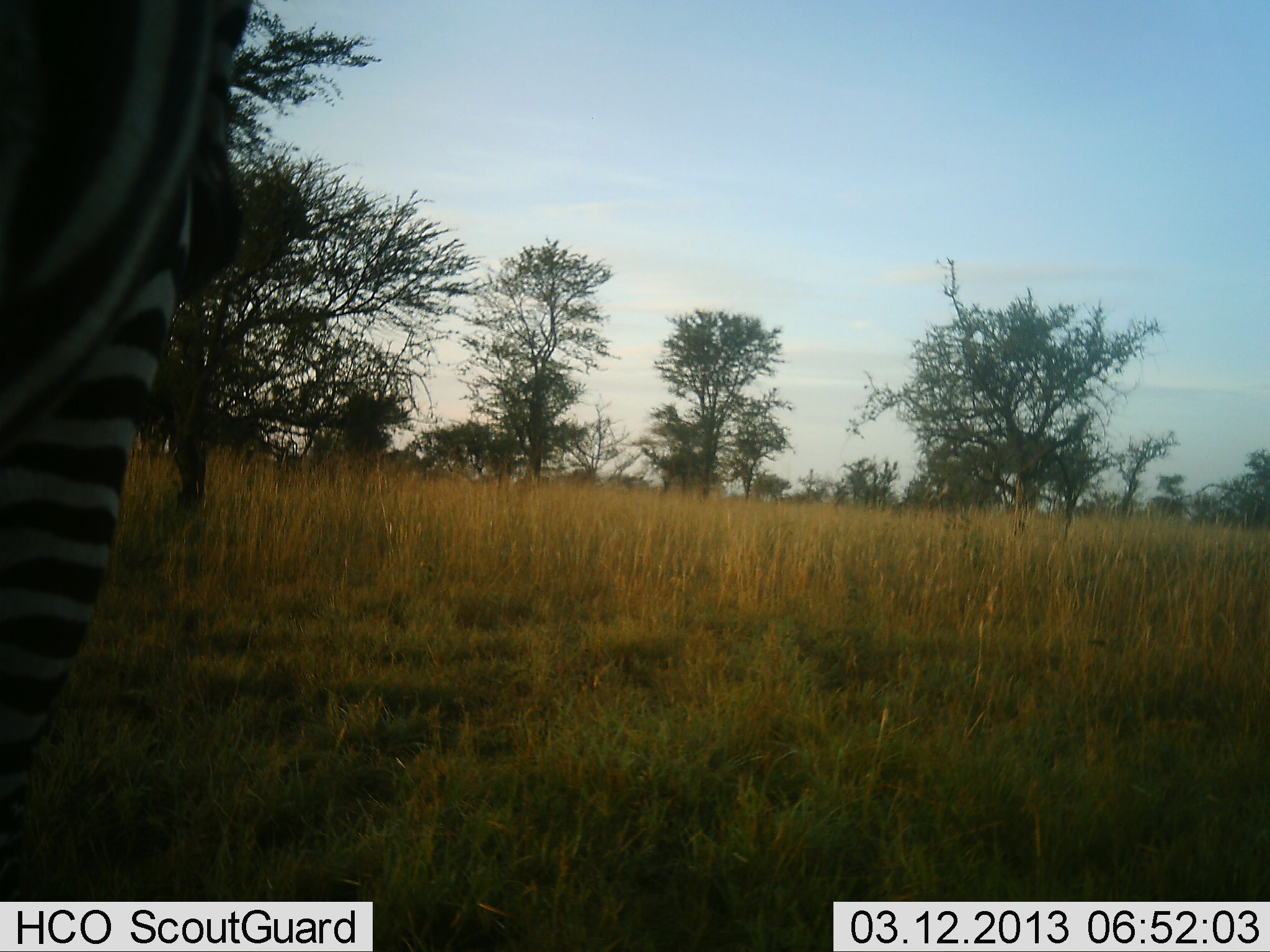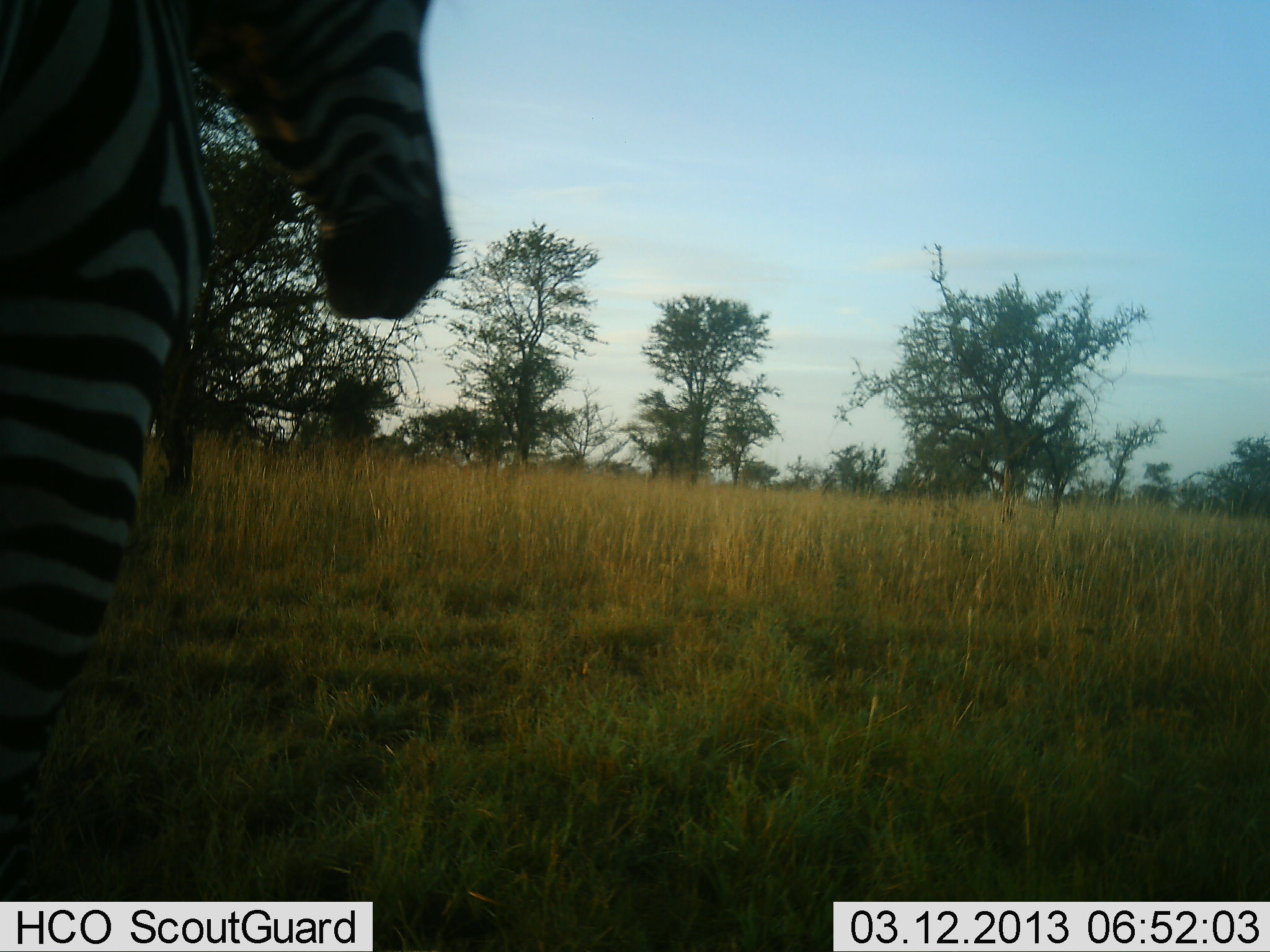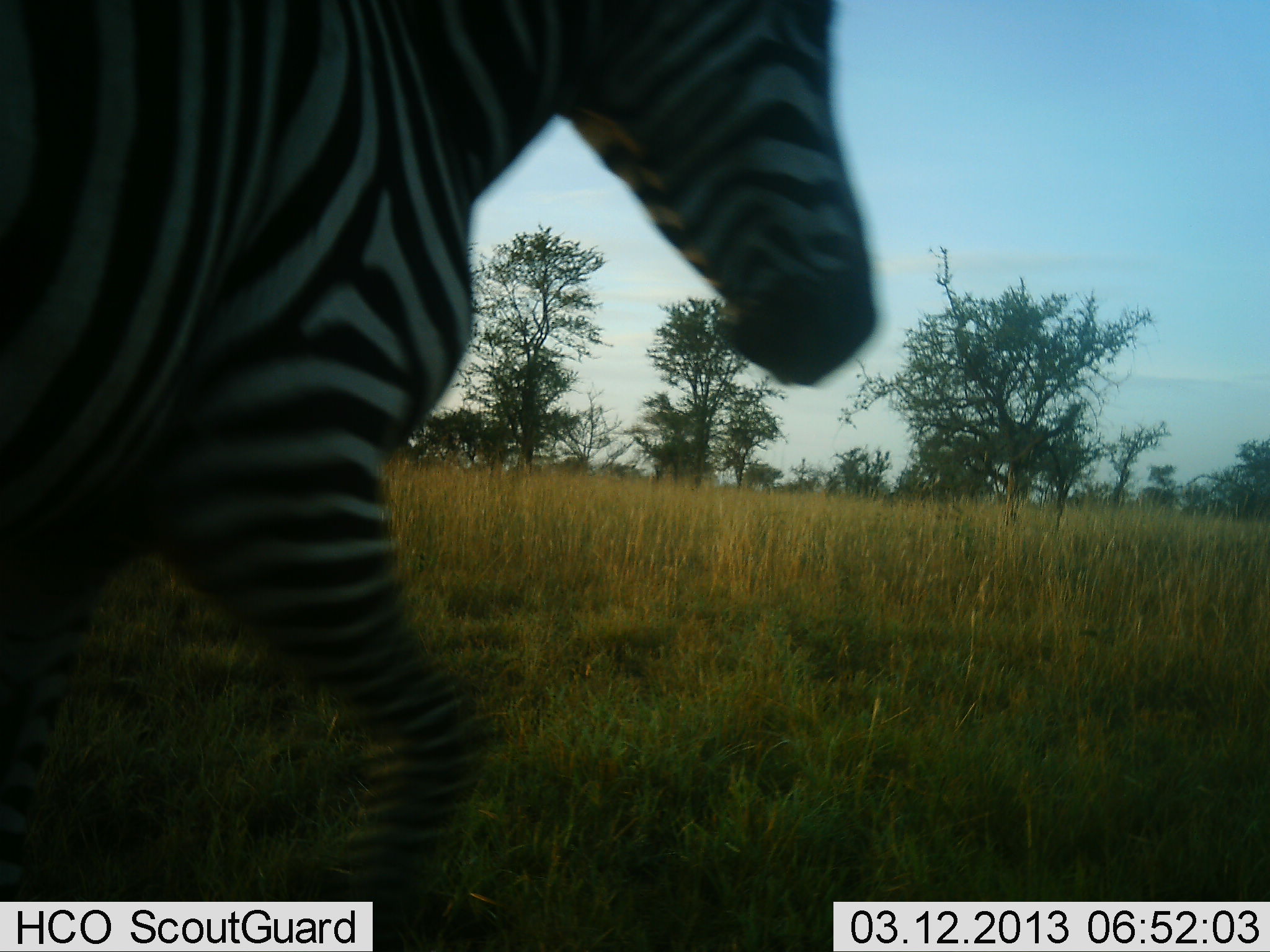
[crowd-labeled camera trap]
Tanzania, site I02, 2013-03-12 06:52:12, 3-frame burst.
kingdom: Animalia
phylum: Chordata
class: Mammalia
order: Perissodactyla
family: Equidae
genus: Equus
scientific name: Equus quagga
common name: plains zebra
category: zebra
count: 1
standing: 24%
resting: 0%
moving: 79%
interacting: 0%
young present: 0%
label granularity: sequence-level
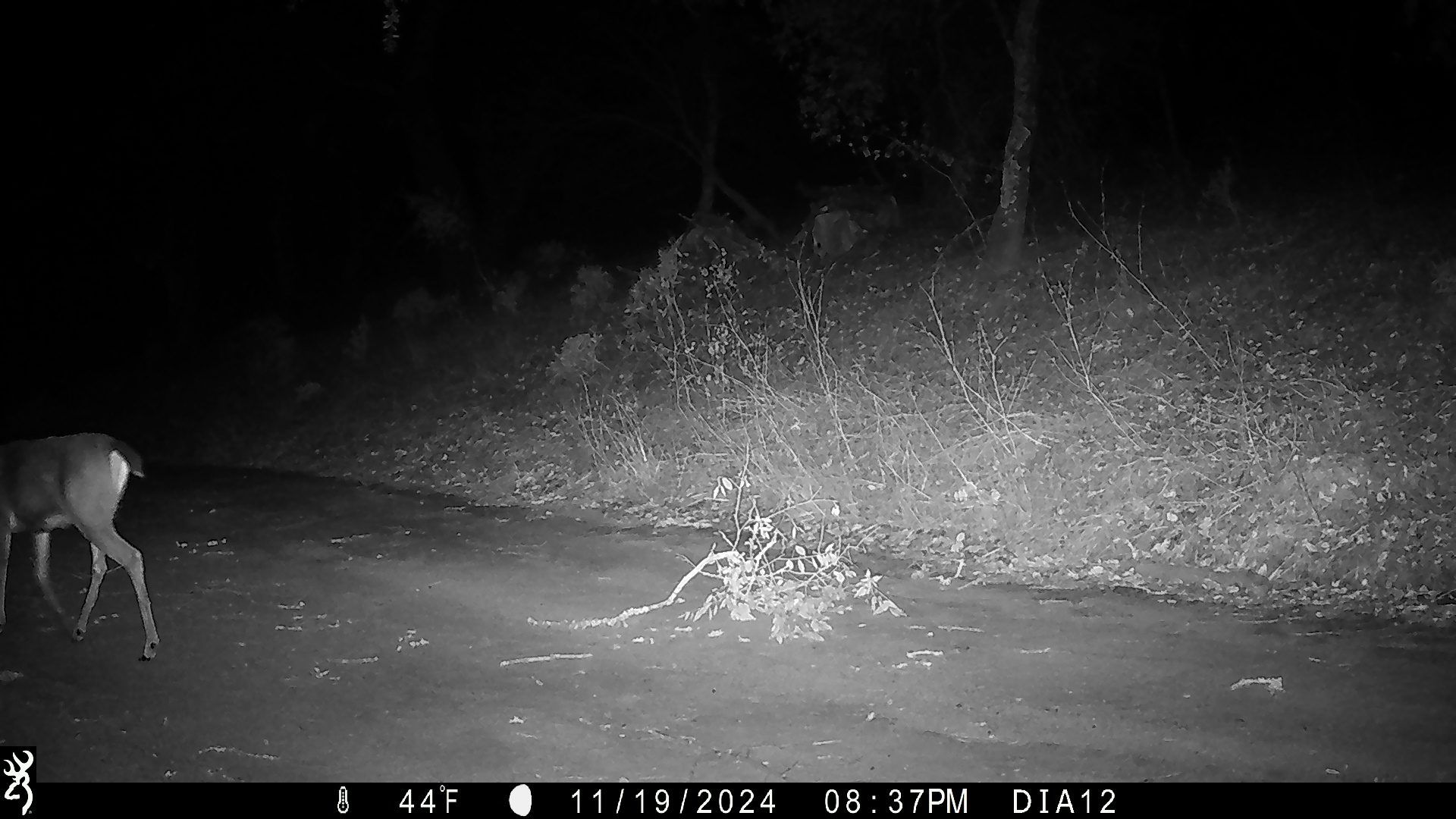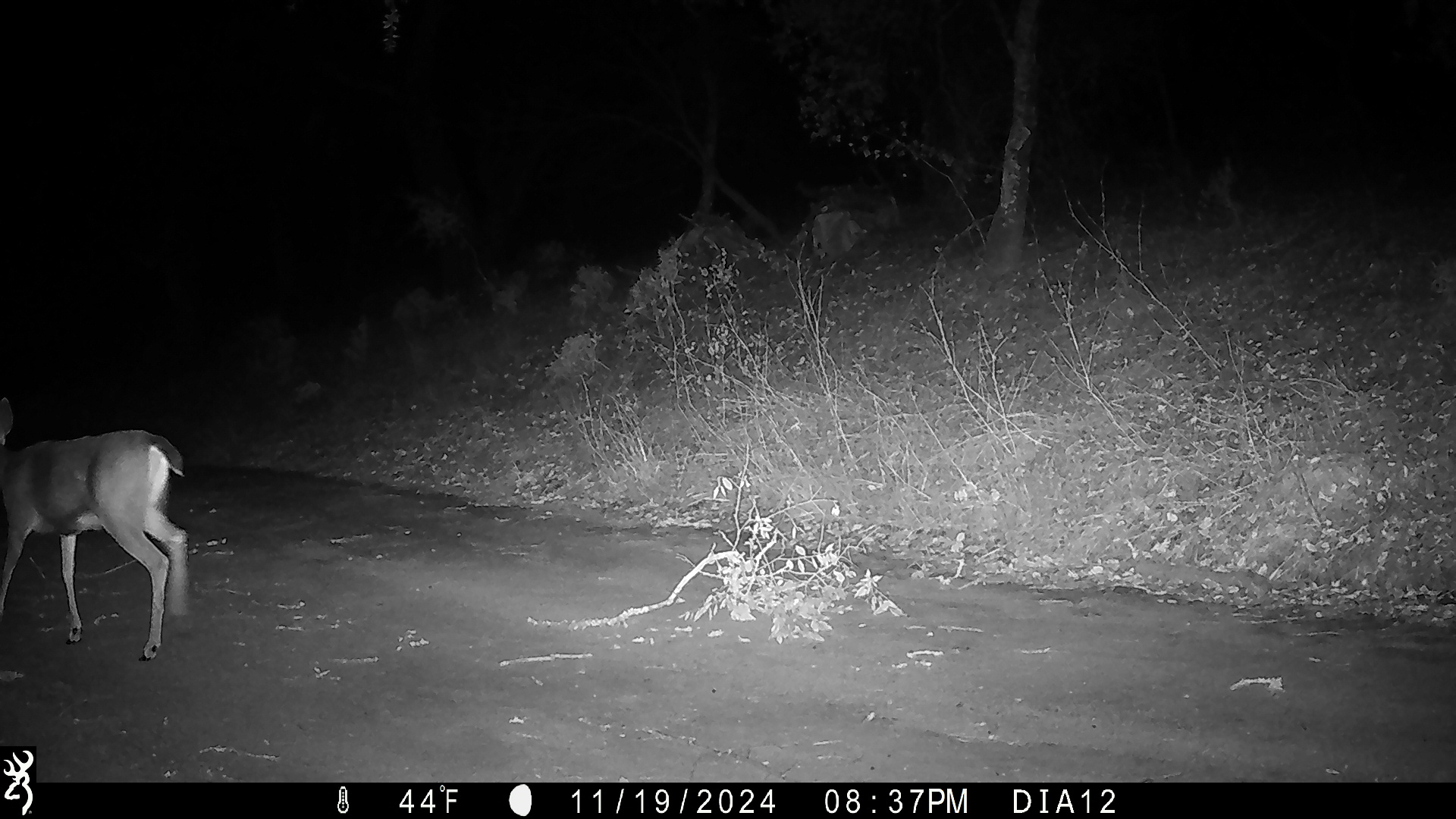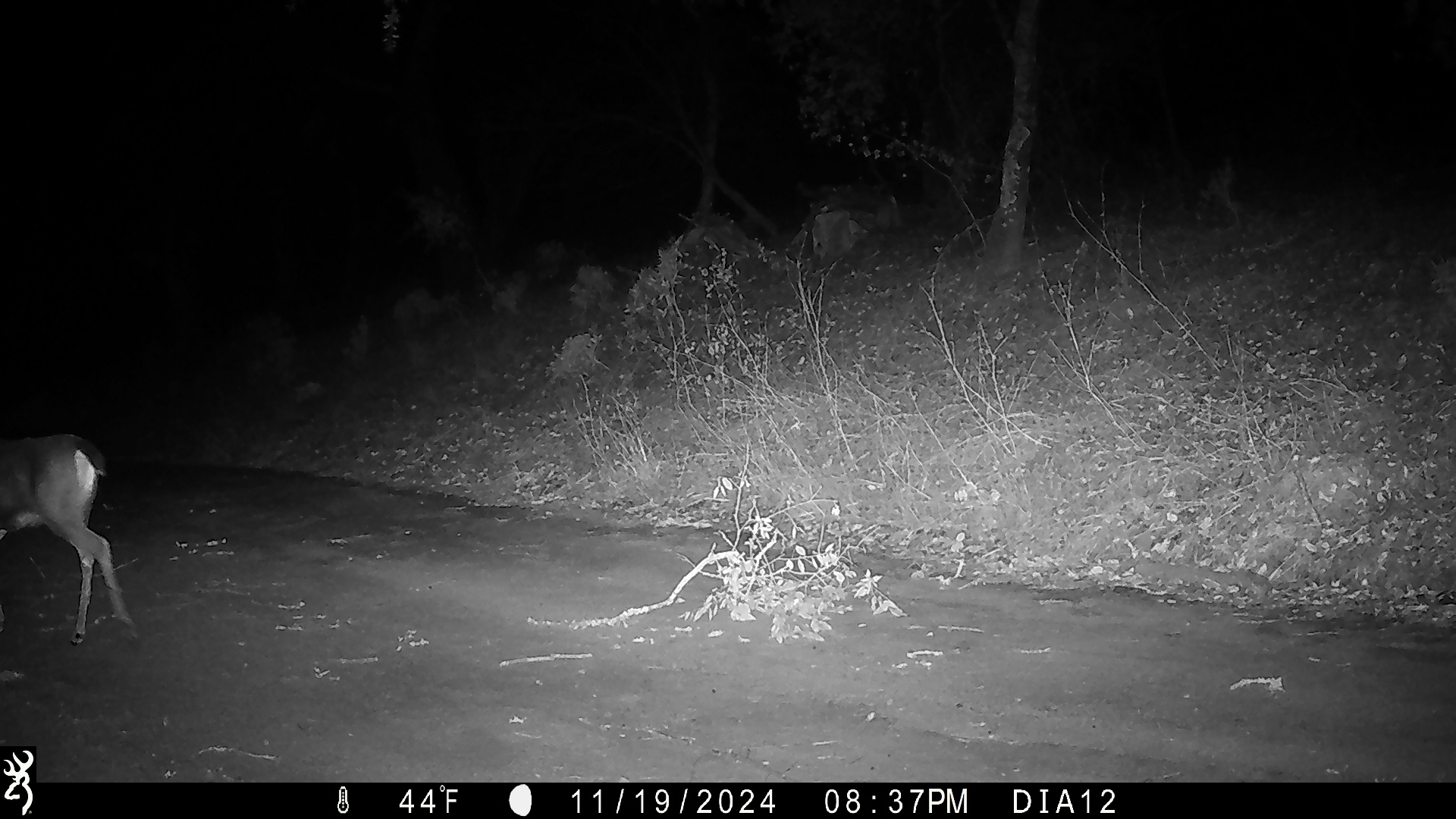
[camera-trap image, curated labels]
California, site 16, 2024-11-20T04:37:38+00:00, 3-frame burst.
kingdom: Animalia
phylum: Chordata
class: Mammalia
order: Artiodactyla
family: Cervidae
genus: Odocoileus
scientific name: Odocoileus hemionus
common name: mule deer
Mule deer (Odocoileus hemionus).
--------------------
= Goal of the exercise =
Would you return the entries verbatim, minus any images?

= Output =
[crowd-labeled camera trap]
Tanzania, site I02, 2013-03-12 06:52:12, 3-frame burst.
kingdom: Animalia
phylum: Chordata
class: Mammalia
order: Perissodactyla
family: Equidae
genus: Equus
scientific name: Equus quagga
common name: plains zebra
category: zebra
count: 1
standing: 24%
resting: 0%
moving: 79%
interacting: 0%
young present: 0%
label granularity: sequence-level
[camera-trap image, curated labels]
California, site 16, 2024-11-20T04:37:38+00:00, 3-frame burst.
kingdom: Animalia
phylum: Chordata
class: Mammalia
order: Artiodactyla
family: Cervidae
genus: Odocoileus
scientific name: Odocoileus hemionus
common name: mule deer
Mule deer (Odocoileus hemionus).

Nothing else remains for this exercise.